Archive for March, 2016

[Book review] Infrastructure As Code

Thursday, March 24th, 2016

I am currently reading the book Infrastructure As Code

Treating Infrastructure as Code requires not just automation and tools, rather a complete change of mindset from the traditional approaches to Infrastructure management.

Key Lessons:

  • Treat Infrastructure as Software and Data
  • Avoid Snowflake servers
  • Automate everything
  • Automate everything..and let the provisioning, maintenance and lifecycle management happen automatically
  • Automate using specialized DevOps tools rather than custom scripts
  • Implement standard and time tested Software engineering practices such as Testing, Version Control, Change and Release Management etc. for Infrastructure

Automation fear spiral

If you do not follow automation consistently, your automation scripts can get out of sync. with the physical reality which will make the use of automation script even more risky, resulting in a fear spiral.


(Image courtesy: Chapter 1 of the book)

I plan to write a review of the book, once finished reading

Lessons Learned in Software Development

Thursday, March 24th, 2016

22 lessons, taken from the blog


1. Start small, then extend. Whether creating a new system, or adding a feature to an existing system, I always start by making a very simple version with almost none of the required functionality. Then I extend the solution step by step, until it does what it is supposed to. I have never been able to plan everything out in detail from the beginning. Instead, I learn as I go along, and this newly discovered information gets used in the solution.

I like this quote from John Gall:  “A complex system that works is invariably found to have evolved from a simple system that worked.”

4. All new lines must be executed at least once. Before you are done with a feature, you have to test it. Otherwise, how do you know that it does what it is supposed to do? Often, the best way is by automatic tests, but not always. But no matter what, every new line of code has to be executed at least once.

Sometimes it can be hard to trigger the right conditions. Fortunately, it’s easy to cheat a bit. For example, the error handling on a database call can be checked by temporarily misspelling a column name. Or, an if-statement can be temporarily inverted (“if error” becomes “if not error”) in order to trigger something that rarely happens, just to make sure that code is run and does what it should.

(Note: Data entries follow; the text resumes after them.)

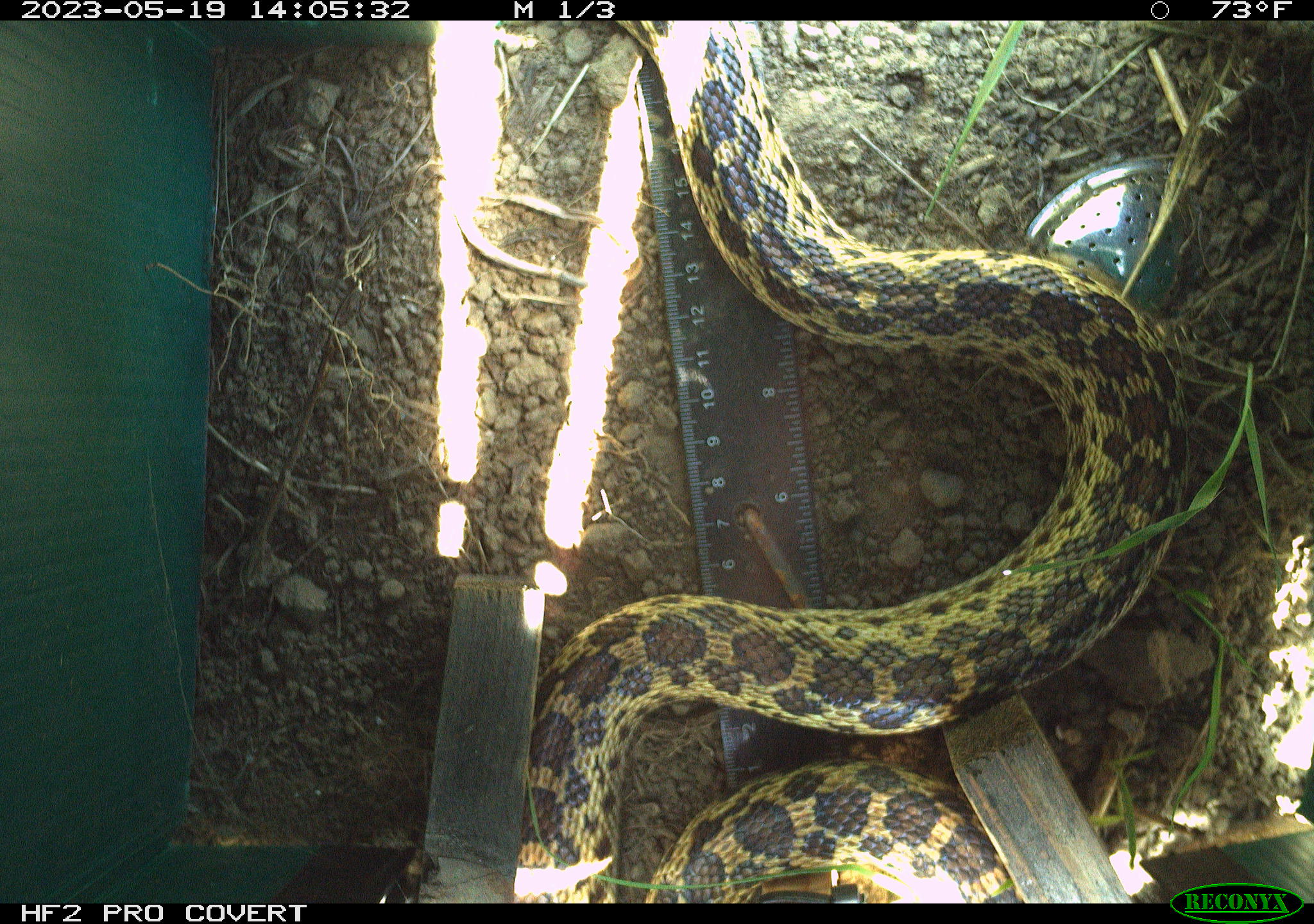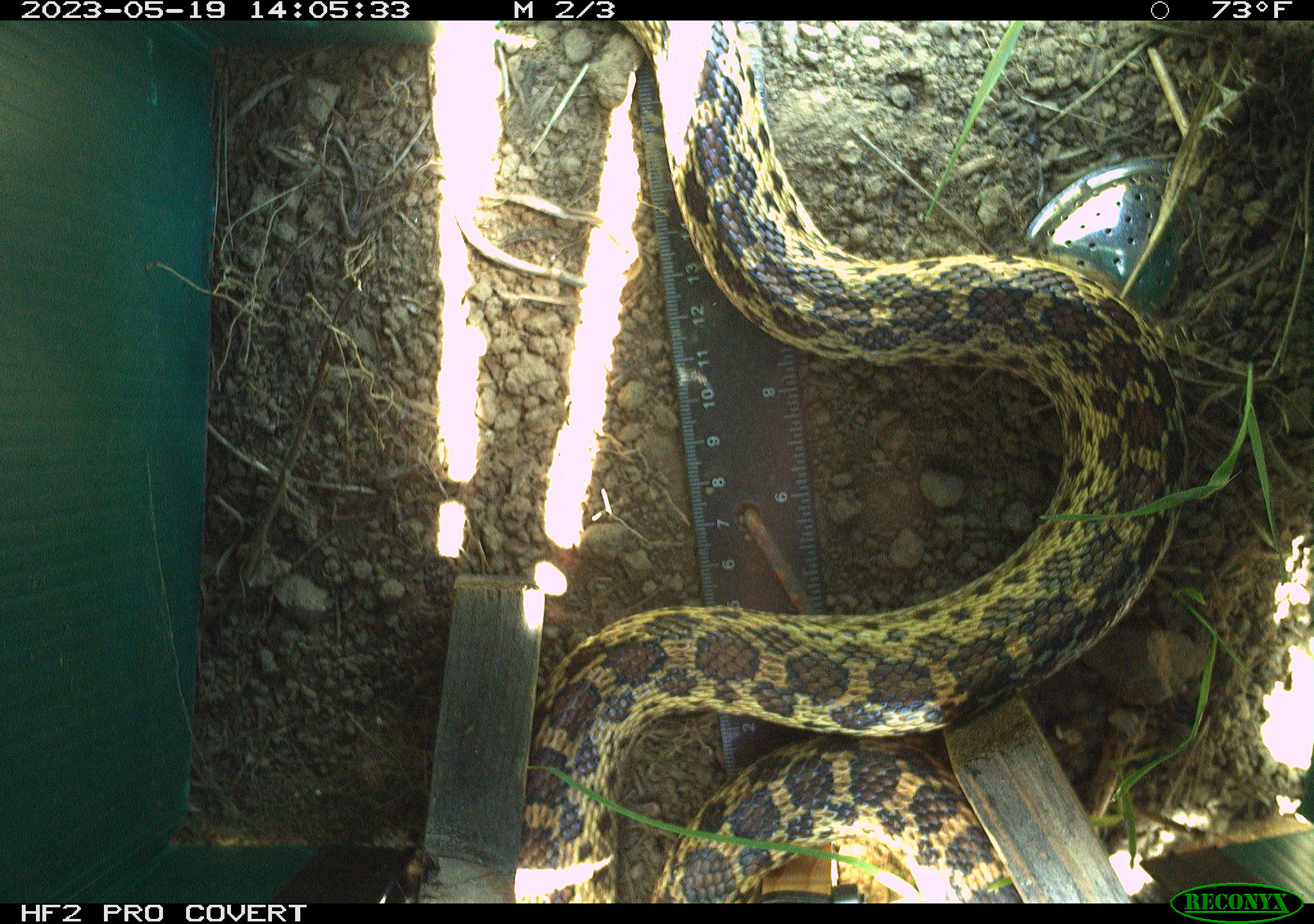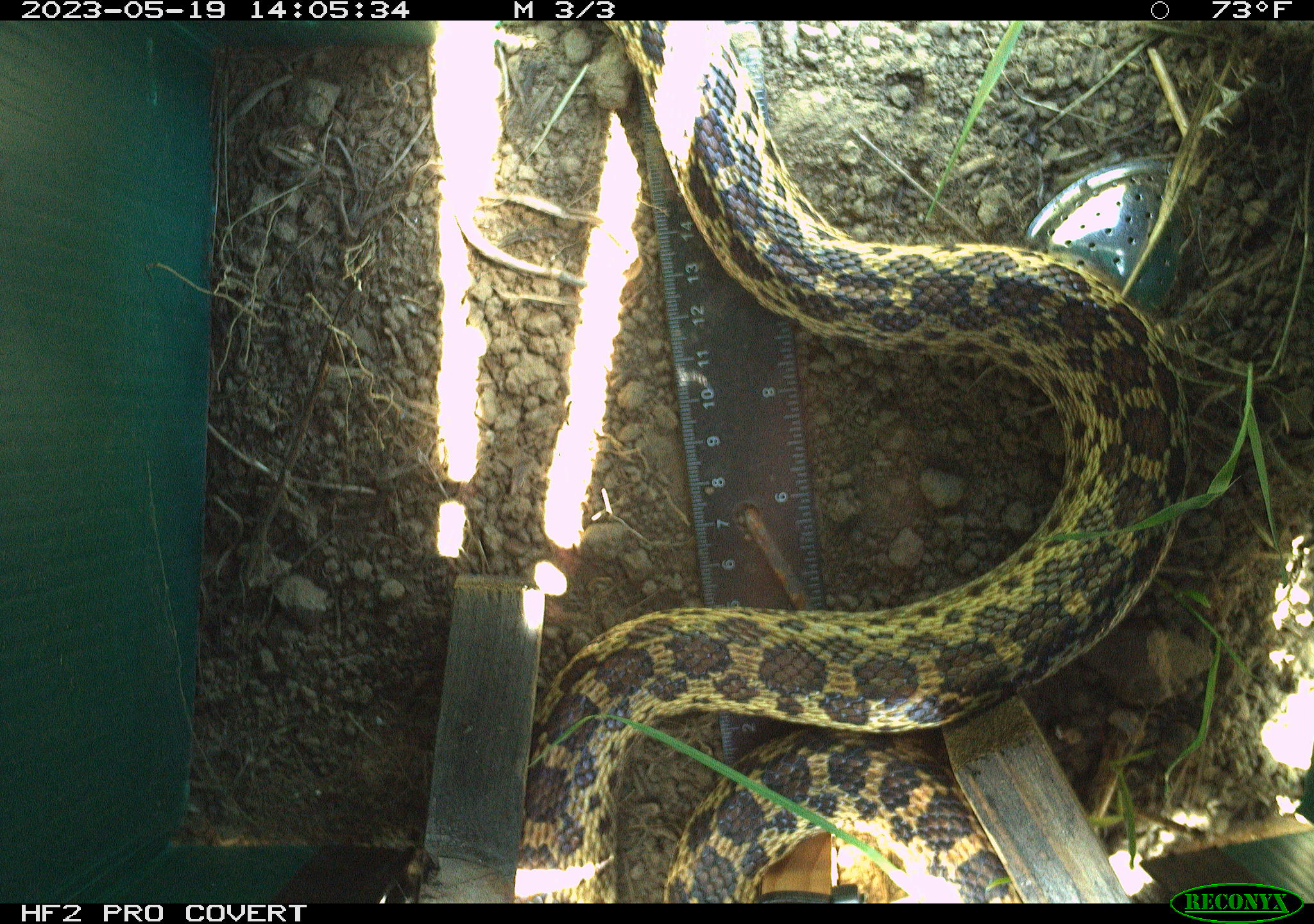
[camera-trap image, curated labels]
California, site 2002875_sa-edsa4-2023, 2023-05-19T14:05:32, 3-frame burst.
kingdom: Animalia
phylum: Chordata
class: Reptilia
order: Squamata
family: Colubridae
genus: Pituophis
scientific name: Pituophis catenifer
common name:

Sometimes I see bugs that show that a certain line of code can never have been run by the developer. It can look fine when reviewed, but still not work. You avoid embarrassment if your policy is to always execute every new line you write.  => This one is my favorite


9. There will always be bugs. I don’t like approaches to software development that claim to “get it right the first time”. No matter how much effort you put in, there will always be bugs (the definition of a bug pretty much is: “we didn’t think of that”). A much better approach is to have a system in place that lets you quickly troubleshoot problems, fix the bugs and deploy the fixes.


15. Face to face has the highest bandwidth. When discussing how to solve a problem, being face to face beats video, call, chat and email. I am often amazed at how much better the solutions are after discussing them in person with colleagues.


19. Try it. If you are unsure of how a certain language feature works, it is easy to write a little program that shows how it works. The same applies when testing the system you are developing. What happens if I set this parameter to -1? What happens if this service is down when I reboot the system? Explore how it works – fiddling around often reveals bugs, and at the same time it deepens your understanding of how the system works.